Muchas veces me preguntan si pienso tener más hijos. La verdad es que si el mundo se moviera por otra cosa más que «dinero», tendría miles de hijos sin pensarlo. De que es un mega chambón, lo es; un trabajo NO REMUNERADO que a veces acaba con la paciencia del más santo de todos los santos, también, pero es uno de los mejores puestos «laborales» que alguien podría tener. Es el título profesional de conocimientos más amplios que se podría obtener en cualquier parte del mundo. Pero no es la realidad, así que cuando me hacen esa pregunta, me agarro el corazón y digo que no, que me quedo con mis dos terremotos y cierro fábrica (y de pasadita toco madera porque uno nunca sabe).
Cada vez que me hacen la misma clásica pregunta me acuerdo de los primeros días y tiemblo de nuevo. No fueron mágicos como todos me contaron que serían, no fueron hermosos y llenos de paz y amor; fueron de terror, miedo y desesperación por no poder tener a mis hijos como NATURALMENTE Dios manda a tenerlos piel con piel.

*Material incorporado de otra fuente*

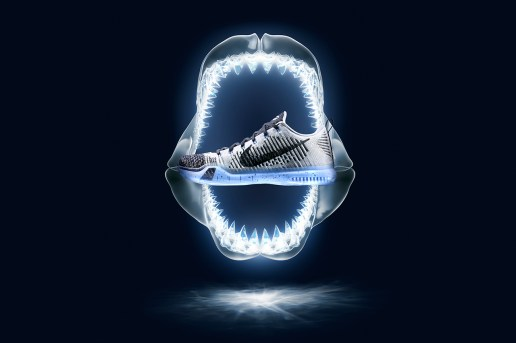 NikeLab Kobe X Elite Low HTM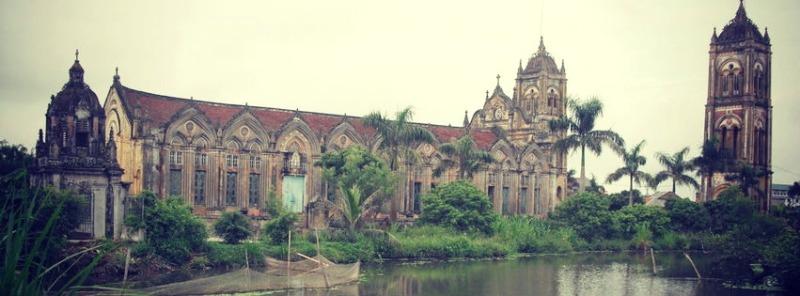 Nhà thờ Giáo xứ Liên Thủy – Xuân Trường Nam Định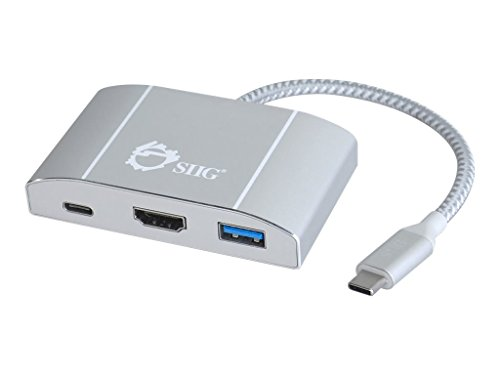 SIIG USB Type C (USB-C) Hub with 4K HDMI, 60W Laptop Charging (PD), & 3x USB 3.1 Gen 1 Type A Ports, Aluminum Video Adapter Hub and Dock, For MacBook Pro, Chromebook and Other Windows USB C Laptops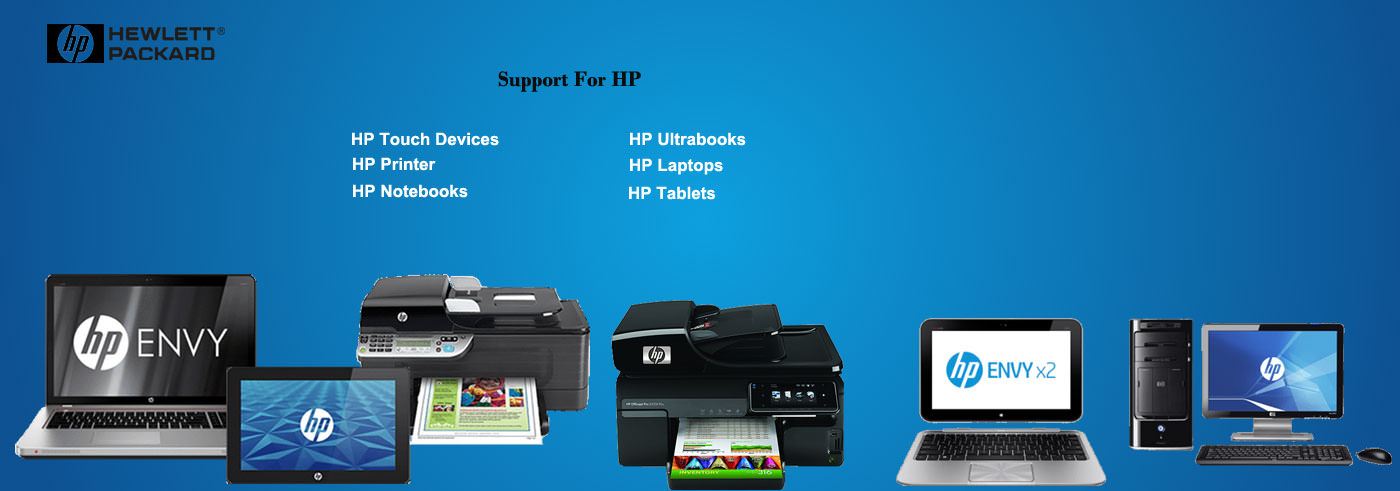 HP Customer Support |Dial +1-888-500-9609 To Take Care of HP Products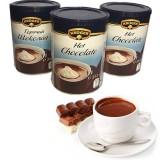 3 по цене 2, Растворимый напиток Kruger Hot Chocolate (Крюгер Горячий Шоколад) 265 г, акционный товар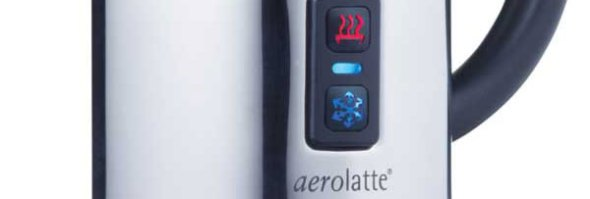8170 Aerolatte Electric Frother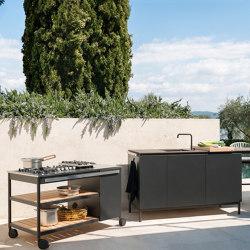NORMA Outdoor kitchen | Modular outdoor kitchens | Roda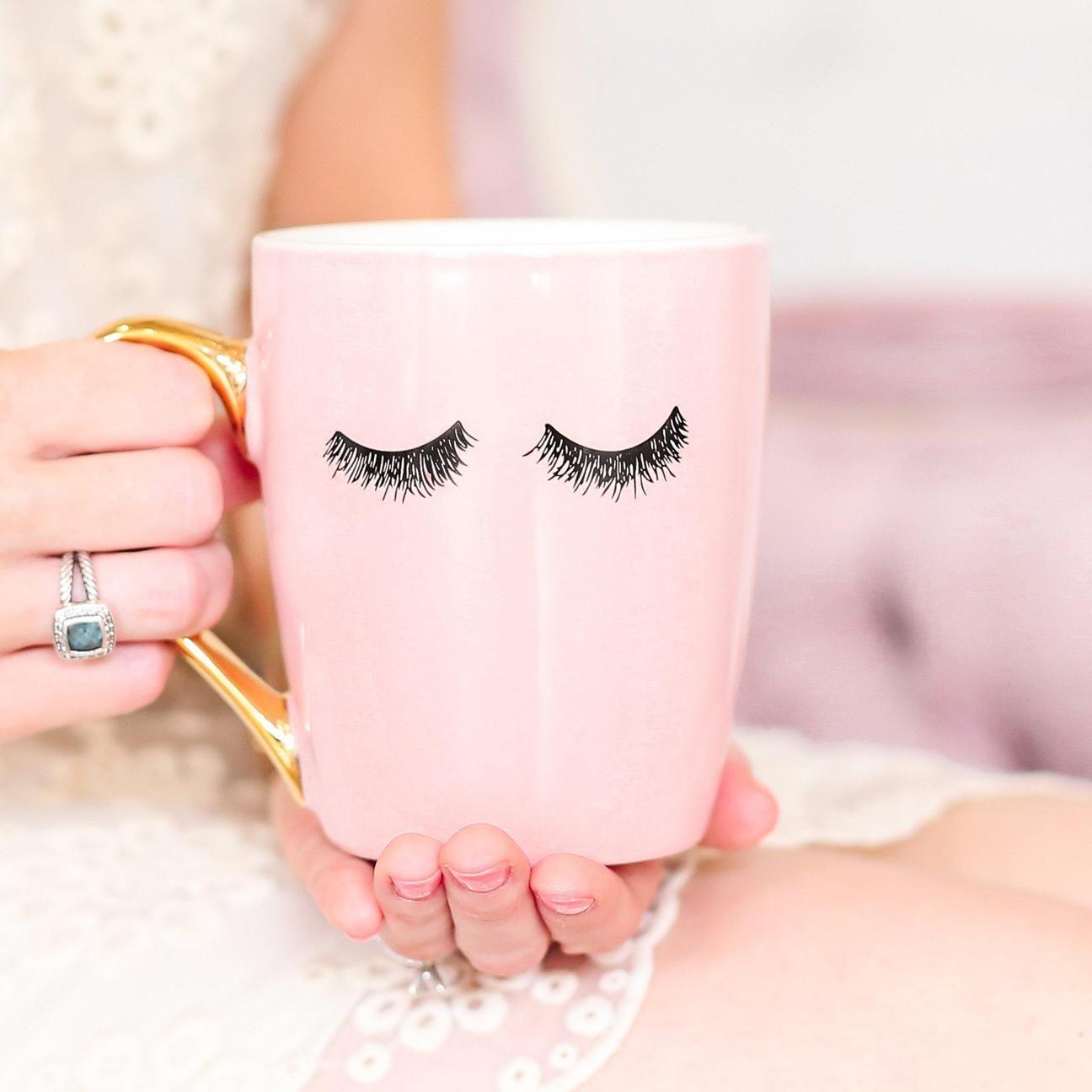 Pink Eyelashes Gold Coffee Mug Coffee Mugs Sweet Water Decor Rustic Home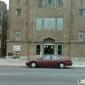 First Unity Baptist Church - Chicago, IL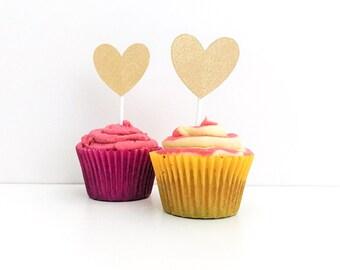 6 Gold Glitter Heart Cupcake Toppers / Love Heart Engagement Party Decor /  Glitter Love Heart / Glitter Cupcake Toppers / Gold Glitter Cake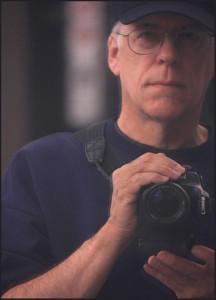 DouglasHumphries's Profile Picture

Tenía que conformarme con tocarlos a través de un vidrio durante sus primeras horas de vida, darles lo poco que me salía de calostro por medio de una tetina de biberón, rezar a cada minuto porque pronto me den buenas noticias, esperar a que me curen la herida de la cesárea que realmente no me dolía nada en comparación al dolor de corazón que sentía a no tenerlos conmigo en ese momento; era realmente una pesadilla. Pero, esa fue MI historia de los primeros días, estoy segura que cada quien la vive diferente, y es toda una aventura, incluso, una misma persona vive distinto cada embarazo, es por eso que a veces, a raíz de estas «clásicas» preguntas, es que pienso en qué se sentiría tener otro hijo. Solo uno.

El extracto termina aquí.